◆ **Extrait choisi**:
◆ ◆ ◆ ◆

Cette semaine, focus sur une nouveauté qui suscite la curiosité : Seven Deadly Sins de Nakaba Suzuki. Annoncé comme le shônen de l’année par son éditeur, Pika, c’est un des gros lancements de 2014 (communication d’envergure, lancement sur le Salon du Livre de Paris, etc). Lorsque que j’ai évoqué ce titre au début du mois sur Twitter, beaucoup de « alors c’est comment ? » ont éclos…. Une bonne raison pour vous en dire plus.
Au Japon, Seven Deadly Sins est publié dans le magazine star de la Kodansha, l’hebdomadaire Weekly Shônen Magazine, où l’on trouve des titres comme Ippo, Fairy Tail ou encore Dream Team. Sous le nom Nanatsu no Taizai, l’œuvre a débuté en février 2013 au Japon et son huitième tome sera publié en avril prochain. Une série animée est déjà dans les cartons au Japon, pour 2014 ou 2015. Il est probable qu’on recroise le manga dans les top Oricon en fin d’année, vu que les premiers tomes se vendaient autour de 130-140 000 exemplaires la semaine de leur sortie (en 2013 en tout cas) et qu’il s’en est vendu 3 millions d’exemplaires au total depuis les débuts de la série.

◆ ◆ ◆ ◆

[Entrées de questions sur des scènes]
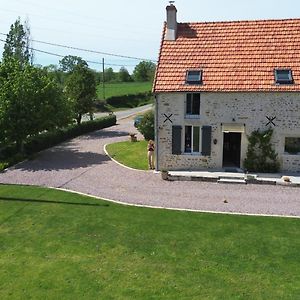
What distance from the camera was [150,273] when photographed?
14430 mm

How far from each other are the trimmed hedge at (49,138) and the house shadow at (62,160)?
77 cm

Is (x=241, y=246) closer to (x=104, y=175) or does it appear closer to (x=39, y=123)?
(x=104, y=175)

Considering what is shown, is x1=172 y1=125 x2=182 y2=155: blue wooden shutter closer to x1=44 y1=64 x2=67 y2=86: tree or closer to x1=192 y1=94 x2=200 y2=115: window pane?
x1=192 y1=94 x2=200 y2=115: window pane

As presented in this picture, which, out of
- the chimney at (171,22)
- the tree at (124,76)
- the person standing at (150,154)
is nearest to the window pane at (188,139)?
the person standing at (150,154)

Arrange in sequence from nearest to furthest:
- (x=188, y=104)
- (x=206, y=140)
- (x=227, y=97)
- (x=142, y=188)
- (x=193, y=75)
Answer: (x=142, y=188) < (x=227, y=97) < (x=206, y=140) < (x=188, y=104) < (x=193, y=75)

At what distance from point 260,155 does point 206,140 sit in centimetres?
359

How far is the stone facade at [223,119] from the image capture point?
26281mm

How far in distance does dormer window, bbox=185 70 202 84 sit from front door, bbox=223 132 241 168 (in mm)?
4095

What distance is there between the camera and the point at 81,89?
153 feet

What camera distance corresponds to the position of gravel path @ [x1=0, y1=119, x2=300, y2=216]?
2141cm

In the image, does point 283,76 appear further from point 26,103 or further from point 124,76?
point 124,76

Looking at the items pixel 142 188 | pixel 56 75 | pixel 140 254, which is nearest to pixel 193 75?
pixel 142 188

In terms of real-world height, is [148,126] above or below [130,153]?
above

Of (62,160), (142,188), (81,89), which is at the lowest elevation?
(142,188)
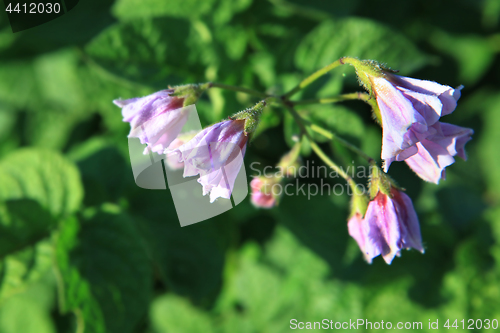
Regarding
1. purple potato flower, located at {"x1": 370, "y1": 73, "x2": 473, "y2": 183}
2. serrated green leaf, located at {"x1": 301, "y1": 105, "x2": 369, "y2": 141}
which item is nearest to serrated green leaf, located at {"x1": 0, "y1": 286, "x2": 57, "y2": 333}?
serrated green leaf, located at {"x1": 301, "y1": 105, "x2": 369, "y2": 141}

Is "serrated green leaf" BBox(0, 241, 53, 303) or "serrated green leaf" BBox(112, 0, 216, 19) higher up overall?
"serrated green leaf" BBox(112, 0, 216, 19)

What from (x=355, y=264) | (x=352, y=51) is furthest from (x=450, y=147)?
(x=355, y=264)

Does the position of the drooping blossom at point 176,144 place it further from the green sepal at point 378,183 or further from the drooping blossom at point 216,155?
the green sepal at point 378,183

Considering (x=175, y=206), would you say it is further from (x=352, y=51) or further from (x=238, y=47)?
(x=352, y=51)

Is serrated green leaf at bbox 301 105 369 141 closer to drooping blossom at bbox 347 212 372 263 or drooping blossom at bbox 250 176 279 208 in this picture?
drooping blossom at bbox 250 176 279 208

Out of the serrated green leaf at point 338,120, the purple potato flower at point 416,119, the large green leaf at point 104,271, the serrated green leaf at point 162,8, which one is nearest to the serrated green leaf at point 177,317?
the large green leaf at point 104,271

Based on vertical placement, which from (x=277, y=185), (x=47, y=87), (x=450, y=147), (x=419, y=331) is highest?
(x=450, y=147)
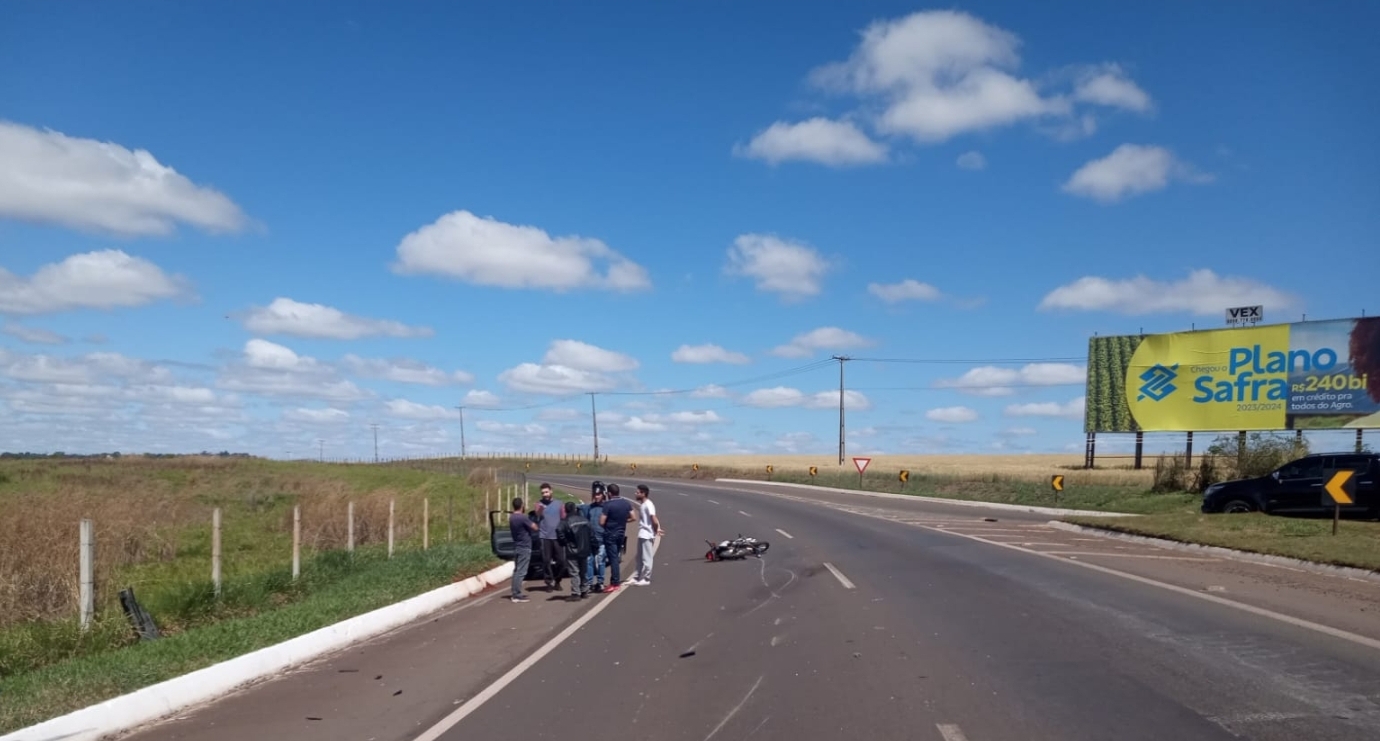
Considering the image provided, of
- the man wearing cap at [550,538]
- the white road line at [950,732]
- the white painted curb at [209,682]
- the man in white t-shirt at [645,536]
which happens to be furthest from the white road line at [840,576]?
the white road line at [950,732]

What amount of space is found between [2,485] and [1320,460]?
41.9 metres

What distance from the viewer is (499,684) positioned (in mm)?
9641

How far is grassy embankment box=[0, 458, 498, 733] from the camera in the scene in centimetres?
1000

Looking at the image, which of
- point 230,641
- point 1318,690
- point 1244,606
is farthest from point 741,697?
point 1244,606

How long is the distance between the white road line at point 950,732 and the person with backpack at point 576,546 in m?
9.15

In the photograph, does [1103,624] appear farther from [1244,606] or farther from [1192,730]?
[1192,730]

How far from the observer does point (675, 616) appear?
13758 mm

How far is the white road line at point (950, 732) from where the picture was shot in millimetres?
7238

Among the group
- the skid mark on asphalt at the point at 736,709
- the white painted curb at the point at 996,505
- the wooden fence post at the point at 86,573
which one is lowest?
the white painted curb at the point at 996,505

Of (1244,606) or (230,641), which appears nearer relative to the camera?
(230,641)

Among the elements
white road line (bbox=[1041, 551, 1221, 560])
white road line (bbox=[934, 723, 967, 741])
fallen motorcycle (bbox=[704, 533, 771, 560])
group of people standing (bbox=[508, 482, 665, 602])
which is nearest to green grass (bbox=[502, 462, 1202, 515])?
white road line (bbox=[1041, 551, 1221, 560])

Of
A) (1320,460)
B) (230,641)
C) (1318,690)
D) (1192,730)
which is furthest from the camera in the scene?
(1320,460)

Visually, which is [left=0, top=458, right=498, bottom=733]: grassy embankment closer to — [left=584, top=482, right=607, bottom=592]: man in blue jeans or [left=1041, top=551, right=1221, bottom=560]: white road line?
[left=584, top=482, right=607, bottom=592]: man in blue jeans

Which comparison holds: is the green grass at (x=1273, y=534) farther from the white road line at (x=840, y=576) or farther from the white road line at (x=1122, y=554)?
the white road line at (x=840, y=576)
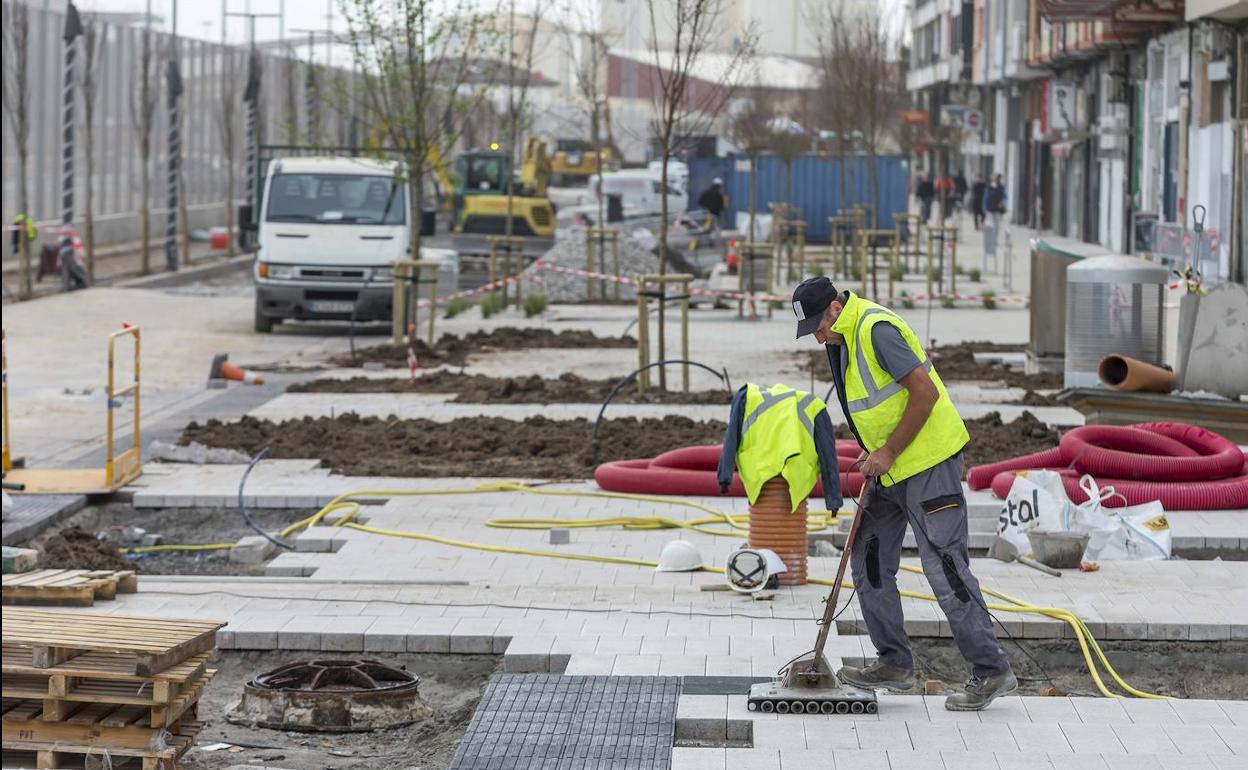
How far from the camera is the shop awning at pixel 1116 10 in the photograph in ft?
114

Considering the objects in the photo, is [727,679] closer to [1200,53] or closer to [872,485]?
[872,485]

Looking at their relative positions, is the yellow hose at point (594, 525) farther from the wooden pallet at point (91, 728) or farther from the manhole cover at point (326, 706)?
the wooden pallet at point (91, 728)

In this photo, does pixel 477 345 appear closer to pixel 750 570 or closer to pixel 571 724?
pixel 750 570

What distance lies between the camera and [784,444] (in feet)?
30.5

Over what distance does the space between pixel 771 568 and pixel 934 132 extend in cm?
6053

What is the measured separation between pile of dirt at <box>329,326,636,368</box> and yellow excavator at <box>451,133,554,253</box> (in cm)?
1201

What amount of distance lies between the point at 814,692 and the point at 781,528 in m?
2.48

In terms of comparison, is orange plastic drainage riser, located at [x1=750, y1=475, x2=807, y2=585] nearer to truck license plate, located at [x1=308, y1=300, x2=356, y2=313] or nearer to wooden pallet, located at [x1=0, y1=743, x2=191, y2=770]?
wooden pallet, located at [x1=0, y1=743, x2=191, y2=770]

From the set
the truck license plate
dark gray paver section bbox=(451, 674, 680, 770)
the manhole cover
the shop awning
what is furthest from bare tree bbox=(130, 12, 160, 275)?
dark gray paver section bbox=(451, 674, 680, 770)

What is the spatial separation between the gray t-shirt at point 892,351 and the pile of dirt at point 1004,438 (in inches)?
255

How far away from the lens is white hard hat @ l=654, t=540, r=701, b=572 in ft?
32.7

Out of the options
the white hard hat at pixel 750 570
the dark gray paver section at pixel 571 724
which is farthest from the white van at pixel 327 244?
the dark gray paver section at pixel 571 724

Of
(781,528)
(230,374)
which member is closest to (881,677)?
(781,528)

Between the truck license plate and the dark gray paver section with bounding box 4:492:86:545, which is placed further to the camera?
the truck license plate
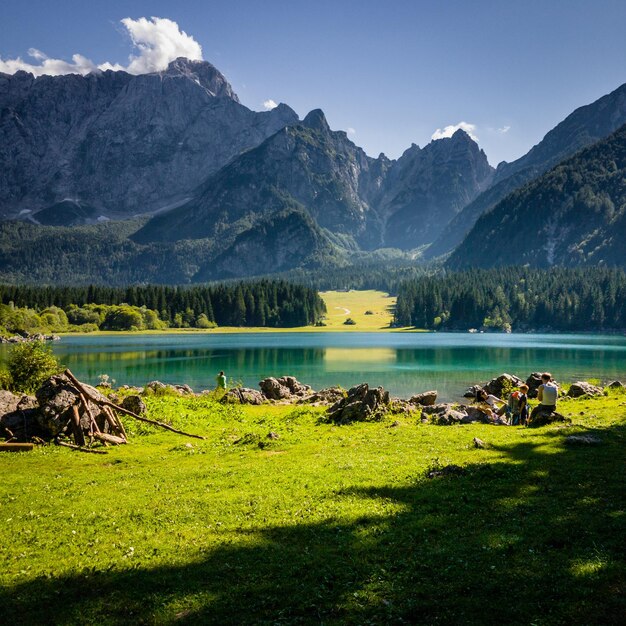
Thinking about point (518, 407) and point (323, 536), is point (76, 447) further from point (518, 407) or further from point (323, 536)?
point (518, 407)

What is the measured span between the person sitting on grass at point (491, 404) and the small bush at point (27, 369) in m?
34.7

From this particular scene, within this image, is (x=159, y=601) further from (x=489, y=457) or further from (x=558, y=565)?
(x=489, y=457)

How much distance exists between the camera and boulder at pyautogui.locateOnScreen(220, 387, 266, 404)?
47594 millimetres

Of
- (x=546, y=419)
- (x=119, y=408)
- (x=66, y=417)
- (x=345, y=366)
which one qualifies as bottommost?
(x=345, y=366)

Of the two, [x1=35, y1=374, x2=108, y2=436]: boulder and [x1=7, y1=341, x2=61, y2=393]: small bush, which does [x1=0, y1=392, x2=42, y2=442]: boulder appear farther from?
[x1=7, y1=341, x2=61, y2=393]: small bush

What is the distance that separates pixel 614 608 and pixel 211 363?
97449mm

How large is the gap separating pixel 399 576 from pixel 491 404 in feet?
113

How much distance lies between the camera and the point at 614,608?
9898mm

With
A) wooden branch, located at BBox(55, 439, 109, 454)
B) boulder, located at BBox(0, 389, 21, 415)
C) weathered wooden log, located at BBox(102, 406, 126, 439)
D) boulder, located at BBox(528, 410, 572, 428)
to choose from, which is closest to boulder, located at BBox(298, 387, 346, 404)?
boulder, located at BBox(528, 410, 572, 428)

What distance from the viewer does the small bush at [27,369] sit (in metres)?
41.8

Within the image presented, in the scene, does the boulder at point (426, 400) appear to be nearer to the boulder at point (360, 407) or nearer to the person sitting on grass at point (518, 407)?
the boulder at point (360, 407)

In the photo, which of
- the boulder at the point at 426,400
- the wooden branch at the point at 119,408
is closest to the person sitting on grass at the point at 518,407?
the boulder at the point at 426,400

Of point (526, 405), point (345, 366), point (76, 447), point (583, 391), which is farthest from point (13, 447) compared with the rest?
point (345, 366)

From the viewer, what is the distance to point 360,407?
36750 mm
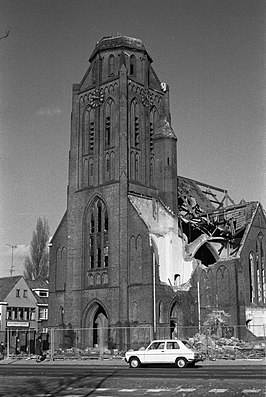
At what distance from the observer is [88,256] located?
55688mm

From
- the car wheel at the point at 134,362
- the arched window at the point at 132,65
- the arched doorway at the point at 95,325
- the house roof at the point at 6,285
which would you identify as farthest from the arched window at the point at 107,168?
the car wheel at the point at 134,362

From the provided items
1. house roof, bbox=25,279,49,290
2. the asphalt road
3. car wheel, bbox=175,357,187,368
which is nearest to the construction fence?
car wheel, bbox=175,357,187,368

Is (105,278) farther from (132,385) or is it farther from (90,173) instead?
(132,385)

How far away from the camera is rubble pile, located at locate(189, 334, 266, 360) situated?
39.0m

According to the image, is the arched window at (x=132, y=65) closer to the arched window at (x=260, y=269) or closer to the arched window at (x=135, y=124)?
the arched window at (x=135, y=124)

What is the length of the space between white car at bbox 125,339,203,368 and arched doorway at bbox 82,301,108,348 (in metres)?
22.1

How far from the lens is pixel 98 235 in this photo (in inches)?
2169

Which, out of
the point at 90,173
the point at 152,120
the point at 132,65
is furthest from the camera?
the point at 152,120

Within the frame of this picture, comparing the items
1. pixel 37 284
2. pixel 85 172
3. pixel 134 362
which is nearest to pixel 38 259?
pixel 37 284

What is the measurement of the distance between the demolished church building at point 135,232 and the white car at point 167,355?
18.5 meters

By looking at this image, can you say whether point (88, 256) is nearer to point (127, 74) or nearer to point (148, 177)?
point (148, 177)

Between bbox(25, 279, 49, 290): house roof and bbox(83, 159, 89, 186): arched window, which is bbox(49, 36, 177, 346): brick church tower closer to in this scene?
bbox(83, 159, 89, 186): arched window

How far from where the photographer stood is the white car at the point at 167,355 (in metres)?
30.3

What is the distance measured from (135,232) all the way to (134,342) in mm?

◆ ◆ ◆ ◆

◆ **Consignes**:
1. Reproduisez le passage de l'article sur Seven Deadly Sins qui commence par « Cette semaine, focus » et se poursuit jusqu'à « en dire plus. ».
2. Poursuivez l'article sur Seven Deadly Sins à partir de sa dernière phrase.
Ces entrées n'ont aucun rapport avec l'article sur Seven Deadly Sins.

◆ **Corrigé des exercices**:
1.
Cette semaine, focus sur une nouveauté qui suscite la curiosité : Seven Deadly Sins de Nakaba Suzuki. Annoncé comme le shônen de l’année par son éditeur, Pika, c’est un des gros lancements de 2014 (communication d’envergure, lancement sur le Salon du Livre de Paris, etc). Lorsque que j’ai évoqué ce titre au début du mois sur Twitter, beaucoup de « alors c’est comment ? » ont éclos…. Une bonne raison pour vous en dire plus.

2.
Avant de se lancer dans ces premières impressions, un dernier mot sur l’auteur : Nakaba Suzuki est loin d’être un débutant. Né en 1977 il a commencé sa carrière en 1994 avec une histoire du nom de Revenge et a enchainé depuis une demi-douzaine de série dont Kongô Banchô publié chez nous par Kana. Fait notable : il travaille sans assistant et il est l’un des rares à avoir publié une série dans les quatre gros magazines hebdomadaires : Shônen Jump (Shueisha), Shônen Sunday (Shogakukan), Shônen Champion (Shôgakukan) et Shonen Magazine (Kodansha). Un homme d’expérience, donc.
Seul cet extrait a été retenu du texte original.